2. The method of claim 1, wherein, All real-time acquired rock wool process parameters are nonlinearly fused and mapped to generate a real-time fused feature vector, including: Multiple rock wool process parameters acquired in real time are combined into an input vector; the rock wool process parameters include furnace zone temperature, centrifuge speed, blower air pressure, adhesive application flow rate, curing oven temperature, and conveyor belt speed; The encoder in an autoencoder neural network is used to perform nonlinear compression on the input vector to generate real-time fused feature vectors in the low-dimensional latent space of the autoencoder neural network.

3. The method of claim 2, wherein, The static production steady-state domain is constructed based on the overall distribution of a set of historical fusion feature vectors, including: A set of historical fusion feature vectors is identified as a set of historical optimal state points in the low-dimensional latent space of the autoencoder neural network and aggregated into a core state point cloud. Calculate the geometric center of the core state point cloud to determine the geometric center as the ideal process centroid representing the theoretically optimal working condition; A robustness metric is calculated based on the statistical distribution characteristics of all historical best state points in the core state point cloud relative to the ideal process centroid. In the low-dimensional potential space, a closed geometry is constructed with the ideal process centroid as the center and based on the robustness metric. The internal space region defined by the closed geometry is determined as the static production steady-state domain.
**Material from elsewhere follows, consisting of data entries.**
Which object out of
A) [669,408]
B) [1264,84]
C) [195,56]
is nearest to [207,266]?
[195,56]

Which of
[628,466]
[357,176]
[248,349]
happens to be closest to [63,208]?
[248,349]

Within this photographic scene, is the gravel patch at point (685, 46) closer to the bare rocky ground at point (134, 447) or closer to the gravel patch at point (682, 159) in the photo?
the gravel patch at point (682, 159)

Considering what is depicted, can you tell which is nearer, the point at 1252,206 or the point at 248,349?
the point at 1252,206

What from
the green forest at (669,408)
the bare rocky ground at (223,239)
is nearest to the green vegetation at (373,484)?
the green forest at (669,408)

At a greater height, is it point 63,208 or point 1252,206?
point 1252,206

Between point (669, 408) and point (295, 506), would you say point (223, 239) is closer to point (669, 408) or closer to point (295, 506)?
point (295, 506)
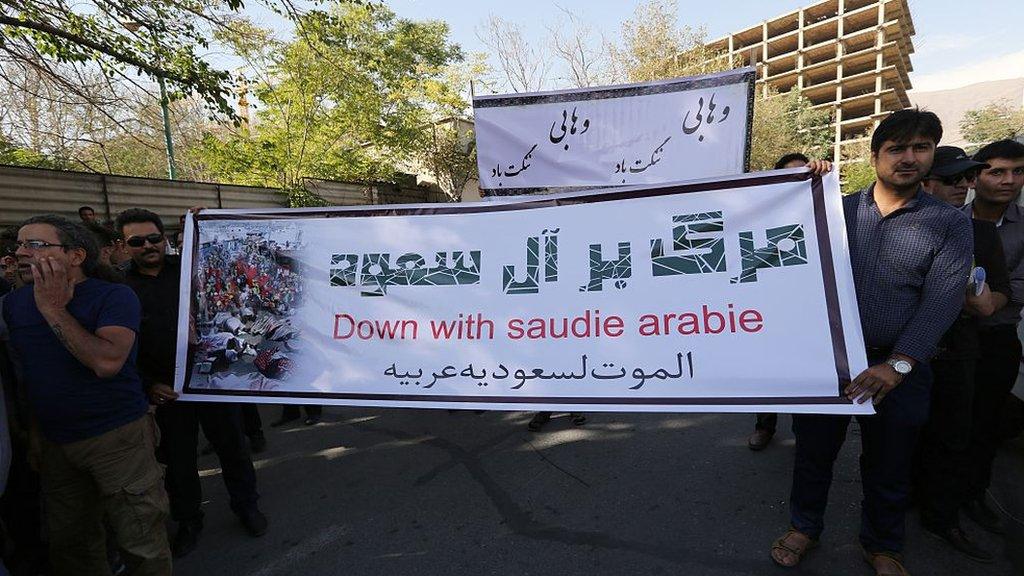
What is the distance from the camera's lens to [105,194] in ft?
30.3

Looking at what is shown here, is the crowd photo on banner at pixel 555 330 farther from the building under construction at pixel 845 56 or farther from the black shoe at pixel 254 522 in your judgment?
the building under construction at pixel 845 56

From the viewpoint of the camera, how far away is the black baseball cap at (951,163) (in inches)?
92.0

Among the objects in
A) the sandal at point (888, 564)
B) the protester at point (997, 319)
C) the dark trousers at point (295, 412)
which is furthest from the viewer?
the dark trousers at point (295, 412)

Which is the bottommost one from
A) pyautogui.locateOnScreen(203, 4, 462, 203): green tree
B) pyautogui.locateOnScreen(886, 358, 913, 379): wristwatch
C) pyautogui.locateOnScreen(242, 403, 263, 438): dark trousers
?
pyautogui.locateOnScreen(242, 403, 263, 438): dark trousers

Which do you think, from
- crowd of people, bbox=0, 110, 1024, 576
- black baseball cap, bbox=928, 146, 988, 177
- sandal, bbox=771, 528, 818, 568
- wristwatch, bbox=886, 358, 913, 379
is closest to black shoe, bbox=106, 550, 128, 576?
crowd of people, bbox=0, 110, 1024, 576

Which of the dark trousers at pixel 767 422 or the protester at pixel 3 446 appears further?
the dark trousers at pixel 767 422

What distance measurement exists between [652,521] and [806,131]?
48.6m

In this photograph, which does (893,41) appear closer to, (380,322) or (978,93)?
(380,322)

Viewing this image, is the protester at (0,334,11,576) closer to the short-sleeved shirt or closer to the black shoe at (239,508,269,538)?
the short-sleeved shirt

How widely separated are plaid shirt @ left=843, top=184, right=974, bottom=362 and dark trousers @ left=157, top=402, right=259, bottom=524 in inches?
126

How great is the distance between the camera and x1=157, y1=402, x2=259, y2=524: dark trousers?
279cm

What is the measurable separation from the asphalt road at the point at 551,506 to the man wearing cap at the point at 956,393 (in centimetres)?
13

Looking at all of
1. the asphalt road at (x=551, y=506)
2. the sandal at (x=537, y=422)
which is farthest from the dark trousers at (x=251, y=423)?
the sandal at (x=537, y=422)

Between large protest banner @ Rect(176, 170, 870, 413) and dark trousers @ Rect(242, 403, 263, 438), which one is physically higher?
large protest banner @ Rect(176, 170, 870, 413)
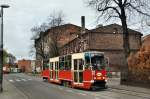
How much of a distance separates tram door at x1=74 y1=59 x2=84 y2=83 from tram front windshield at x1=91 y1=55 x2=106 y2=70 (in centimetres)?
111

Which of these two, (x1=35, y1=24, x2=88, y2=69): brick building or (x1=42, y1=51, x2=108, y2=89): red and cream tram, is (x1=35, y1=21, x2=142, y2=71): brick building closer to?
(x1=35, y1=24, x2=88, y2=69): brick building

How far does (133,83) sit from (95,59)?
4.36 metres

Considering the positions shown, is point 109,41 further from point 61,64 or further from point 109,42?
point 61,64

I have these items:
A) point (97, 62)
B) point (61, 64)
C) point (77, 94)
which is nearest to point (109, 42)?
point (61, 64)

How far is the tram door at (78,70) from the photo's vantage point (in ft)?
115

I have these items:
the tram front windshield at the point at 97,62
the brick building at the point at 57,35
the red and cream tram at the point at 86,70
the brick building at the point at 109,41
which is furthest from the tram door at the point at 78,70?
the brick building at the point at 57,35

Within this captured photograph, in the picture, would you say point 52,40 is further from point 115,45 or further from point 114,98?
point 114,98

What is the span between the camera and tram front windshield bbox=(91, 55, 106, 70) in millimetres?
34000

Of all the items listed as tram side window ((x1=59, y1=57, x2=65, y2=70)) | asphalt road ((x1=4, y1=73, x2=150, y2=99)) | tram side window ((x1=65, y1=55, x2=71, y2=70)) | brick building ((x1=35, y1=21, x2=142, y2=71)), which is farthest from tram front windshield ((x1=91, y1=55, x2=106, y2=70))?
brick building ((x1=35, y1=21, x2=142, y2=71))

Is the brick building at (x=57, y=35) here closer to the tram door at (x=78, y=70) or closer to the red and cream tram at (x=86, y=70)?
the red and cream tram at (x=86, y=70)

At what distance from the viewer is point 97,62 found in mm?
34219

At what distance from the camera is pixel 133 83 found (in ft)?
118

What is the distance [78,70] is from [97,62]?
91.0 inches

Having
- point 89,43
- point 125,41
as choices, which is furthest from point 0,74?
point 89,43
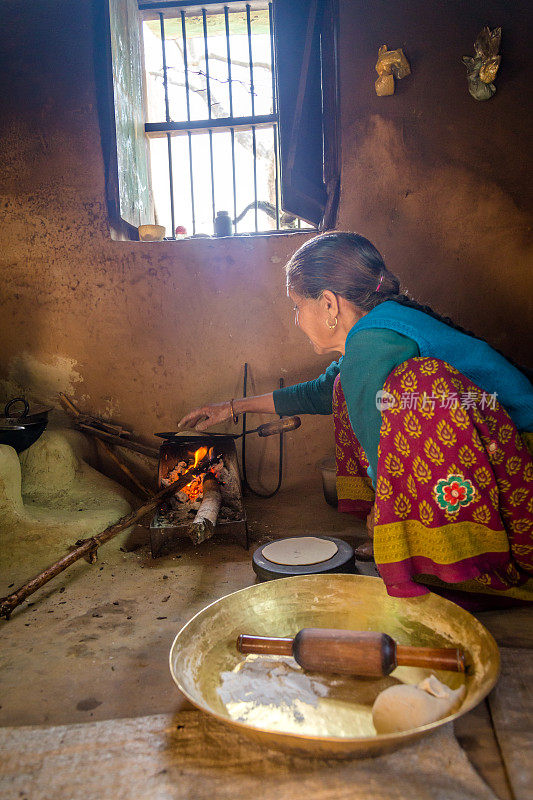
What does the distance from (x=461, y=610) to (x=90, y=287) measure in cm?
327

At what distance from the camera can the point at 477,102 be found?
11.0 feet

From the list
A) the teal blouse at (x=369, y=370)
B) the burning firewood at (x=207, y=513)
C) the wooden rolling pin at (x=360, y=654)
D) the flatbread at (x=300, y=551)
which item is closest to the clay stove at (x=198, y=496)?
the burning firewood at (x=207, y=513)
4. The method of claim 3, wherein, The production status area for real-time production status points, determined based on the combined positional relationships, includes: When the real-time production status point is simultaneously located within the static production steady-state domain and the dynamic production control domain, it is determined that the real-time production status point is located in the optimal state zone. When the real-time production status point is located inside the dynamic production control domain but outside the static production steady-state domain, it is determined that the real-time production status point is located in the drift state region. When the real-time production status point is located inside the static production steady-state domain but outside the dynamic production control domain, it is determined that the real-time production status point is located in the risk state zone. When the real-time production status point is located outside both the static production steady-state domain and the dynamic production control domain, it is determined that the real-time production status point is located in the deterioration state zone.

5. The method of claim 4, wherein, When the real-time production status point is in the drift state region, the generated and executed optimization regression instructions include: In the low-dimensional potential space, the ideal process centroid of the static production steady-state domain is determined as the optimization regression target point; Calculate an optimized regression vector pointing from the real-time production status point to the optimized regression target point; The decoder in the autoencoder neural network is used to inversely map the optimized regression vector into a set of process parameter adjustment values ​​in the process parameter space; Generate and execute an optimized regression instruction that includes the process parameter adjustment values.

6. The method of claim 5, wherein, When the real-time production status point is located in the risk state zone, the emergency avoidance instructions generated and executed include: In the low-dimensional potential space, on the boundary of the dynamic production control domain, a boundary point that is closest to the real-time production state point in Euclidean distance is determined as the emergency avoidance target point. Calculate an emergency avoidance vector pointing from the real-time production status point to the emergency avoidance target point; The decoder in the autoencoder neural network is used to inversely map the emergency avoidance vector into a set of process parameter adjustment values ​​in the process parameter space; Generate and execute an emergency avoidance instruction containing the process parameter adjustment values.

7. The method of claim 6, wherein, When the real-time production status point is in the deterioration state zone, the generated and executed forced regression instructions include: In the low-dimensional potential space, a pre-defined safety state benchmark point located within the dynamic production control domain is determined as the forced regression target point; Calculate a forced regression vector pointing from the real-time production status point to the forced regression target point; The decoder in the autoencoder neural network is used to inversely map the forced regression vector into a set of process parameter adjustment values ​​in the process parameter space; Generate and execute a forced regression instruction containing the process parameter adjustment values.

8. The method of claim 7, wherein, The optimized regression instruction aims to adjust the real-time production status point to within the static production steady-state domain; the emergency avoidance instruction aims to adjust the real-time production status point to within the dynamic production control domain; and the forced regression instruction aims to adjust the real-time production status point to within the dynamic production control domain.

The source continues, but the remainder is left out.